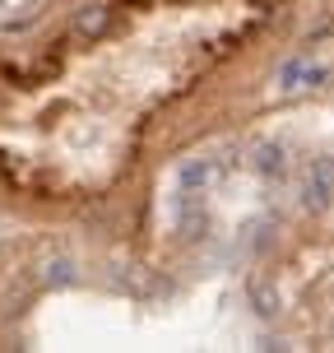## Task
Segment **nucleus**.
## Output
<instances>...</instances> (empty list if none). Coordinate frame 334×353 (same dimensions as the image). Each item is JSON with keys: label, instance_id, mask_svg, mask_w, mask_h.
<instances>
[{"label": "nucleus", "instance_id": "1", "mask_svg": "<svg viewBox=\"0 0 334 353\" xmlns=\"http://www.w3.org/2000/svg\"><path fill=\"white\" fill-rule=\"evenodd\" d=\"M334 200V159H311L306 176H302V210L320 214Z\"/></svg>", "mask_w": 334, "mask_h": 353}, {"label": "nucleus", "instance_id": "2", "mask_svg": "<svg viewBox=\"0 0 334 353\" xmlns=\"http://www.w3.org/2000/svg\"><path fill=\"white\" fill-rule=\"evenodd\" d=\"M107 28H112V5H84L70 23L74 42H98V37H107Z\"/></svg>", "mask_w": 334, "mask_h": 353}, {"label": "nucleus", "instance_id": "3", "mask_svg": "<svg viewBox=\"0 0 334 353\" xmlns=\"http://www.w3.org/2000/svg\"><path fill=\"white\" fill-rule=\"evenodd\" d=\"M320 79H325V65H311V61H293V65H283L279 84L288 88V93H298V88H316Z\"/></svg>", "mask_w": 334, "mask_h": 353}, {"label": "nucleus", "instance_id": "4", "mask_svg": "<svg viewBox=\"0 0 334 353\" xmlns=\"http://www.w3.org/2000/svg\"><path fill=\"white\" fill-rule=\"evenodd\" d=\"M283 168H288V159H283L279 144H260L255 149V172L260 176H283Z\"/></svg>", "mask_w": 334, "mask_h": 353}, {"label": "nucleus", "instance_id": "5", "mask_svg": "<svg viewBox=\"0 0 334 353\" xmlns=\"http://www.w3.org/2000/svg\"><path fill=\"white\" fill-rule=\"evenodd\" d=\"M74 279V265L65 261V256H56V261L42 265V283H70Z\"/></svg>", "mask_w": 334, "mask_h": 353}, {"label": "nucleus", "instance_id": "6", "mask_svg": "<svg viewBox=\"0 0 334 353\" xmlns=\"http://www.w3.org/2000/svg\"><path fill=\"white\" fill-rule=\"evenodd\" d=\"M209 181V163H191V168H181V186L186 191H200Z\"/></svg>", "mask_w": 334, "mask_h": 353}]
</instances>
================
**What the task requires:**
Reproduce the items above verbatim, omitting the pictures.

**Solution below:**
## Task
Segment **nucleus**.
## Output
<instances>...</instances> (empty list if none). Coordinate frame 334×353 (same dimensions as the image). Each item is JSON with keys: label, instance_id, mask_svg, mask_w, mask_h.
<instances>
[{"label": "nucleus", "instance_id": "1", "mask_svg": "<svg viewBox=\"0 0 334 353\" xmlns=\"http://www.w3.org/2000/svg\"><path fill=\"white\" fill-rule=\"evenodd\" d=\"M334 200V159H311L306 176H302V210L320 214Z\"/></svg>", "mask_w": 334, "mask_h": 353}, {"label": "nucleus", "instance_id": "2", "mask_svg": "<svg viewBox=\"0 0 334 353\" xmlns=\"http://www.w3.org/2000/svg\"><path fill=\"white\" fill-rule=\"evenodd\" d=\"M107 28H112V5H84L70 23L74 42H98V37H107Z\"/></svg>", "mask_w": 334, "mask_h": 353}, {"label": "nucleus", "instance_id": "3", "mask_svg": "<svg viewBox=\"0 0 334 353\" xmlns=\"http://www.w3.org/2000/svg\"><path fill=\"white\" fill-rule=\"evenodd\" d=\"M320 79H325V65H311V61H293V65H283L279 84L288 88V93H298V88H316Z\"/></svg>", "mask_w": 334, "mask_h": 353}, {"label": "nucleus", "instance_id": "4", "mask_svg": "<svg viewBox=\"0 0 334 353\" xmlns=\"http://www.w3.org/2000/svg\"><path fill=\"white\" fill-rule=\"evenodd\" d=\"M283 168H288V159H283L279 144H260L255 149V172L260 176H283Z\"/></svg>", "mask_w": 334, "mask_h": 353}, {"label": "nucleus", "instance_id": "5", "mask_svg": "<svg viewBox=\"0 0 334 353\" xmlns=\"http://www.w3.org/2000/svg\"><path fill=\"white\" fill-rule=\"evenodd\" d=\"M74 279V265L65 261V256H56V261L42 265V283H70Z\"/></svg>", "mask_w": 334, "mask_h": 353}, {"label": "nucleus", "instance_id": "6", "mask_svg": "<svg viewBox=\"0 0 334 353\" xmlns=\"http://www.w3.org/2000/svg\"><path fill=\"white\" fill-rule=\"evenodd\" d=\"M209 181V163H191V168H181V186L186 191H200Z\"/></svg>", "mask_w": 334, "mask_h": 353}]
</instances>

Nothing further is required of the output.